(What to do)
[A] List every feature that the microservices passage says its complete saga orchestrator includes.
[B] Reproduce the part of the microservices passage from "When you order" up to and including "an error page.".

(Passage shown)
----------------------------------------

Think of it like an orchestra. In a small band, everyone can see each other and stay in sync. But in a 100-piece orchestra, you need a conductor (saga orchestrator) to coordinate, section leaders (circuit breakers) to handle individual failures gracefully, and a seating chart (service registry) so everyone knows where to find each other.
Entry Point
Coordinator
Step 1
Step 2
Step 3
Real-World Analogy
Real-World Analogy
Like a shopping mall — instead of one mega-store, there are specialized shops (clothing, electronics, food), each independently run with their own staff and inventory.
When you order on Amazon, a single “Place Order” click triggers a multi-step saga across services: the order service creates the order, the inventory service reserves the items, and the payment service charges your card. If payment fails, the saga runs compensating transactions in reverse – unreserving inventory and cancelling the order. Netflix uses circuit breakers so that when their recommendation service goes down, the homepage still loads with a default list instead of showing an error page.
Building a Saga Orchestrator
Here’s a complete saga orchestrator with circuit breakers, service discovery, retry with exponential backoff, and compensating transactions. This implements the full order flow used by companies like Uber and Amazon.

----------------------------------------

(Given information)

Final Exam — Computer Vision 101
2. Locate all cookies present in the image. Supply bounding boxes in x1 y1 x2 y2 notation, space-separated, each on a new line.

----------------------------------------

(Solutions to the tasks)
[A] circuit breakers, service discovery, retry with exponential backoff, compensating transactions

[B]
When you order on Amazon, a single “Place Order” click triggers a multi-step saga across services: the order service creates the order, the inventory service reserves the items, and the payment service charges your card. If payment fails, the saga runs compensating transactions in reverse – unreserving inventory and cancelling the order. Netflix uses circuit breakers so that when their recommendation service goes down, the homepage still loads with a default list instead of showing an error page.